A previous prospective study showed that while excessive fluid intakes exacerbated the symptoms associated with OAB, restricting the fluid intake alleviated these symptoms and reduced the frequency of detrusor overactivity7,30. In addition, in our current study, it is possible that the OAB symptoms were relieved in patients who succeeded in reducing their salt intake due to a decrease in the water and salt intakes. As noted above, various mechanisms may improve OAB symptoms secondary to excessive salt intake. In fact, in the R group, the voided volume increased by approximately 12.6 mL, which was a statistically significant improvement; however, the magnitude of a clinically meaningful improvement in terms of patient satisfaction remains unclear. Previous large-scale clinical trials have reported that the administration of β3-adrenergic receptor agonists and anticholinergic agents to patients with OAB increased the voided volume by 13.07–39.52 mL31,32. Hence, the efficacy of salt reduction in terms of increasing the voided volume may be slightly weaker than the efficacy of medication therapy. Furthermore, even in the R group, the OABSS for urinary urgency (an essential symptom of OAB) was only improved by approximately 0.3 points. In this study, 67.6% of the patients in the R-group were on medications for OAB; 14 of these (29.2%) experienced an improvement in urgency as opposed to the 10 patients (43.5%) who were not on medication (P = 0.023). As a result, after the 12-week study period, only 23.9% of the patients who successfully reduced their salt intake did not meet the criteria used to diagnose OAB at the beginning of the study. Hence, a single behavioral therapeutic intervention and medications, especially for refractory symptoms, are not sufficient for treating OAB; OAB should also be managed using comprehensive treatment programs.

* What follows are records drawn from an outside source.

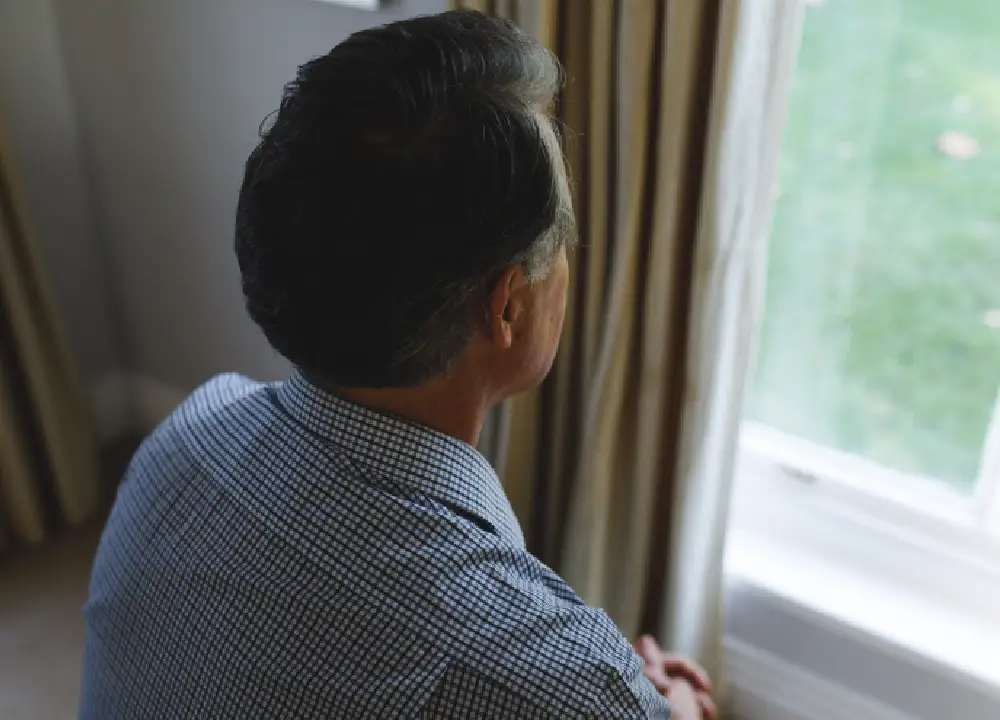 Mesothelioma Explained: Path to Justice and Compensation 3 Person looking out a window during a quiet moment of reflection.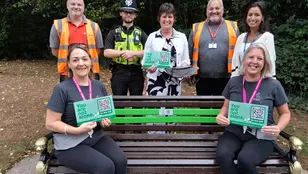 Mental Health Support Walking and Talking Group Leaders sit on the newly installed ‘buddy bench’ in Malvern park.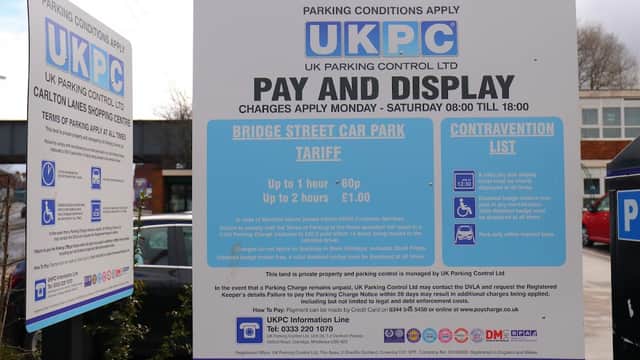 Signage detailing parking conditions and fees for Bridge Street Car Park in Castleford, Yorkshire.
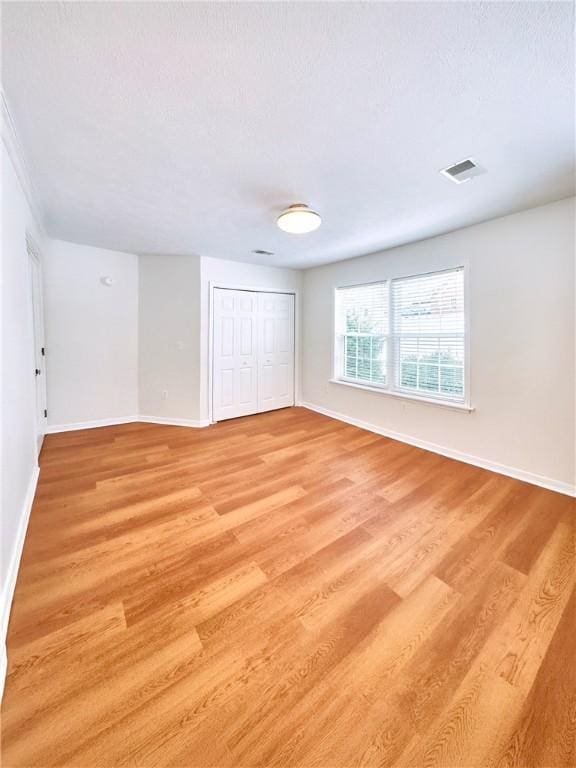 121 Columbus Dr, Punxsutawney Area School District, PA 15767 - unfurnished bedroom featuring baseboards, light wood finished floors, and a closet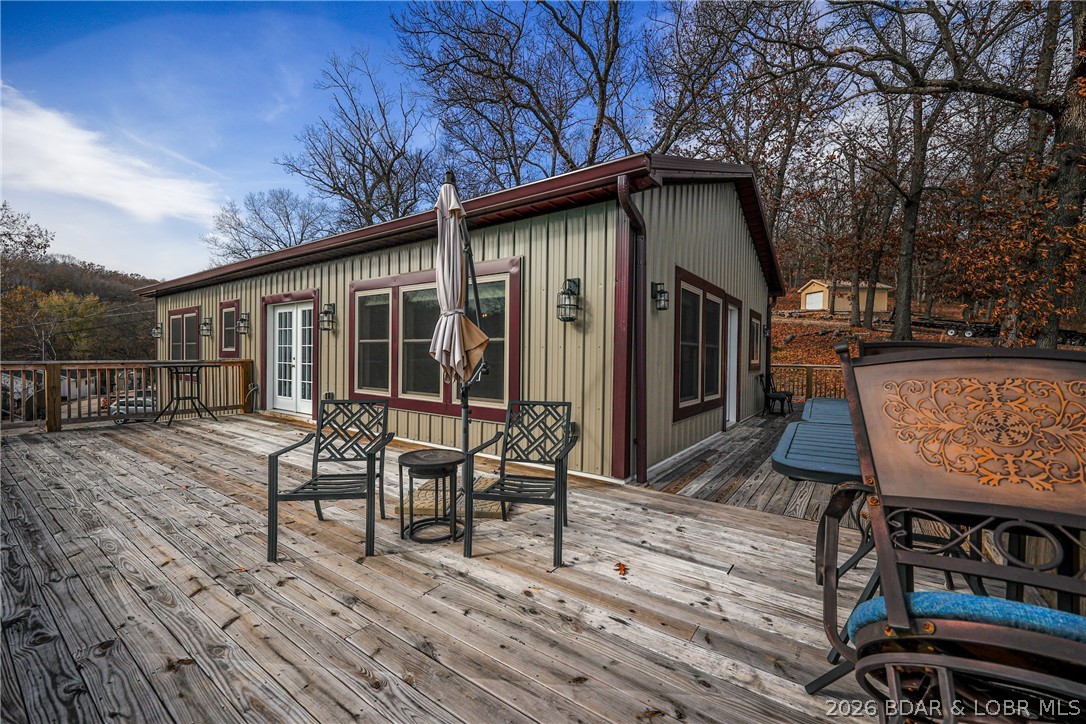 Home with burgundy trim and metal siding, viewed from a spacious furnished wood deck.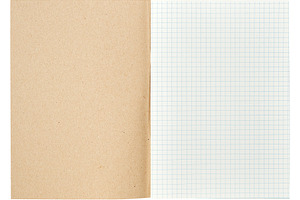 An open notebook with a kraft paper cover and white grid-lined p, a School & Education Photo by ndanko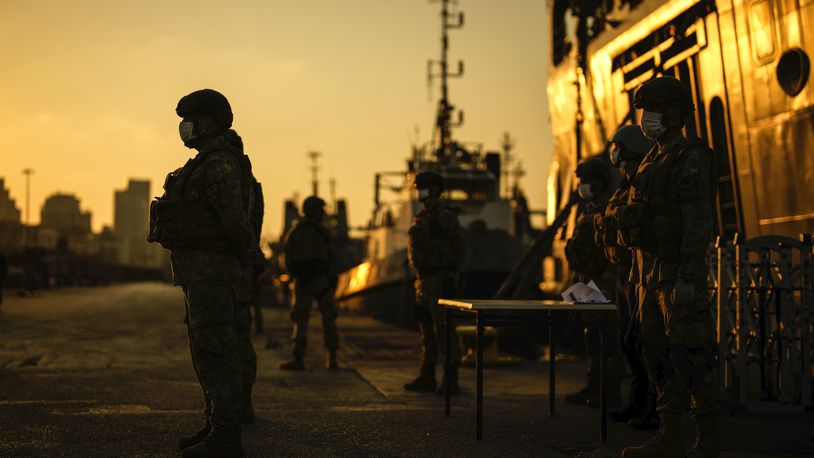 Turkish security officials stand guard next to Turkish military ships preparing to evacuate citizens from Lebanon to Turkey in Beirut port, Wednesday, Oct. 9, 2024. (AP Photo/Emrah Gurel)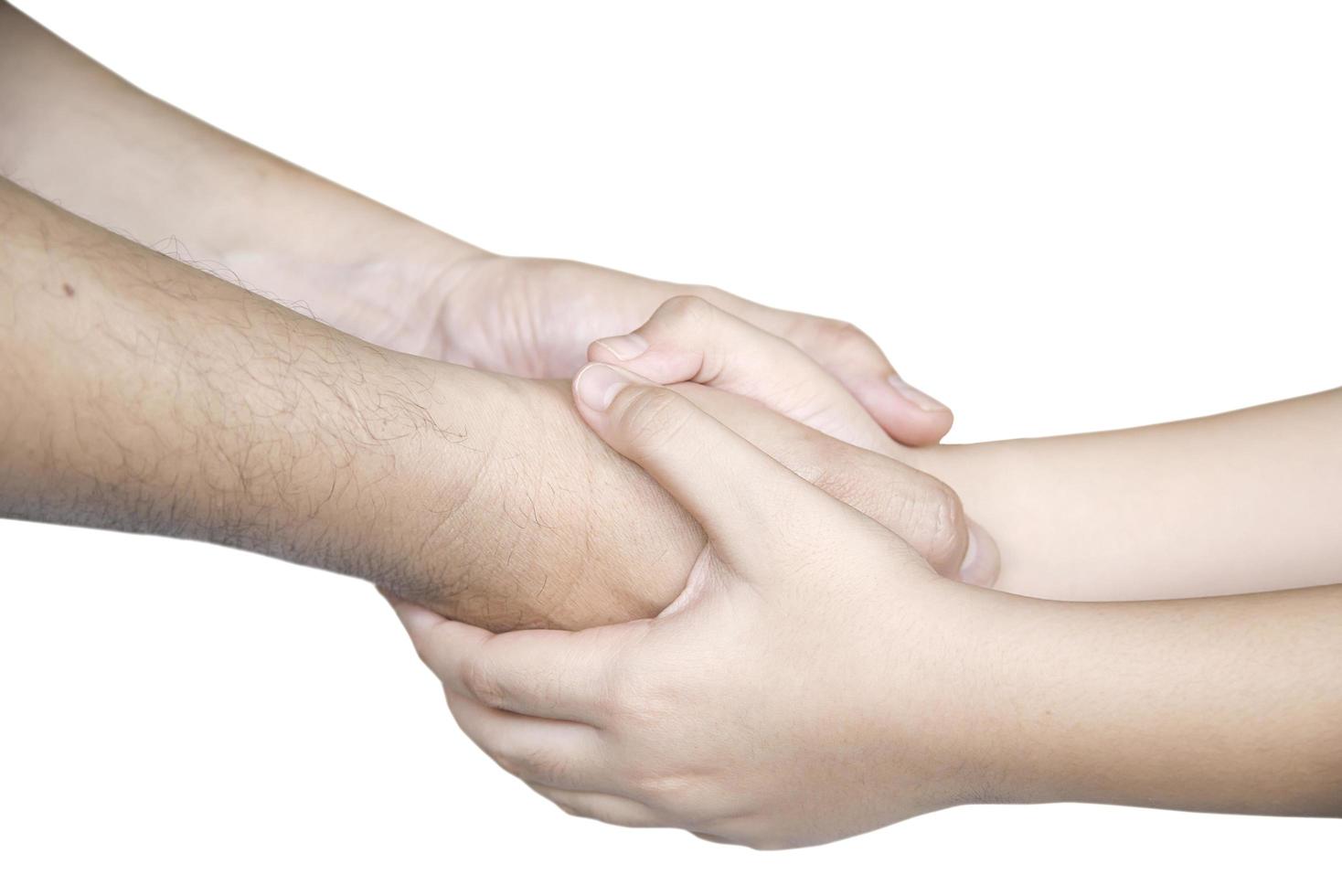 Father gentle holding son's hand over white background - people love help care each other concept photo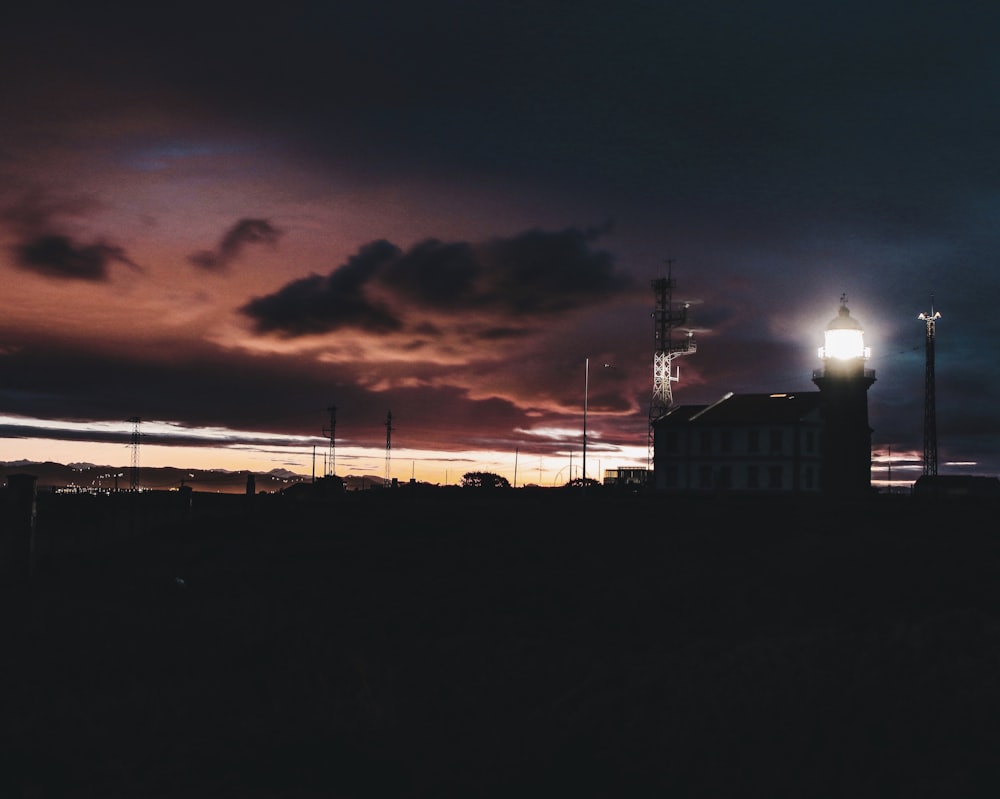 black lighthouse under brown and black sky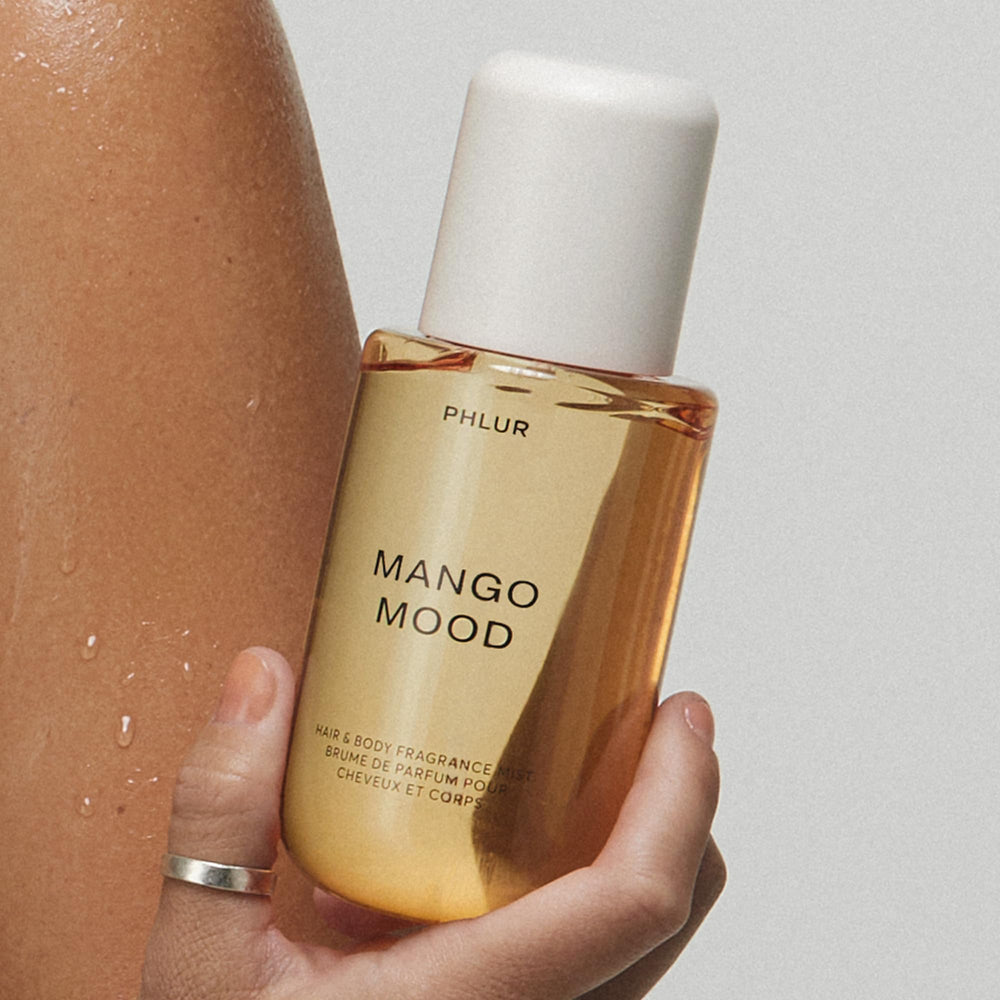 PHLUR Mango Mood held in hand to show 8 fl oz scale and portability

There were some limitations to our study. First, the number of participants was relatively small, and we did not include a placebo control group. However, this is the first study to evaluate the efficacy of salt intake reduction in the management of patients with OAB. Furthermore, it would be impossible to conduct a randomized, placebo-controlled study on salt intake levels due to taste concerns and the effects on human health. In addition, we did not investigate, in detail, the effects of successful salt reduction on systematic comorbidities (including the blood pressure and BMI), oxidative stress, and neurotransmitters. Changes in these parameters, secondary to salt restriction, might influence the improvement of OAB. As a future direction, evaluation of the changes in the oxidative stress, blood pressure, and hormones due to salt intake reduction is important to validate our results. Moreover, we will have to investigate the ongoing effects of restricting the salt intake by studying larger populations of patients for longer periods, such as 3 years or more. In addition, we must also investigate the influence of other internal OAB-associated factors, such as the gut microbiome and serum serotonin levels33,34, on the salt-dependent urinary function.

Finally, it is important to emphasize that reducing the salt intake for managing OAB is a pharmaceutical-free, safer, and more economic approach as compared to medication and surgery. This approach would minimize the risk to health in most individuals; it is beneficial for many different diseases and could improve survival and the quality of life. Hence, we believe that salt intake reduction should be recommended for patients with OAB in routine medical practice.


Our study showed that restricting the salt intake can improve urinary symptoms and the overall health of patients with OAB who have an excessive salt intake. Although the biological mechanisms underlying these findings are not fully understood, we suggest that salt intake reduction be recommended before conventional treatments are administered to these patients, because it is a safe and beneficial intervention for human health, and rules out the costs associated with pharmaceutical treatments.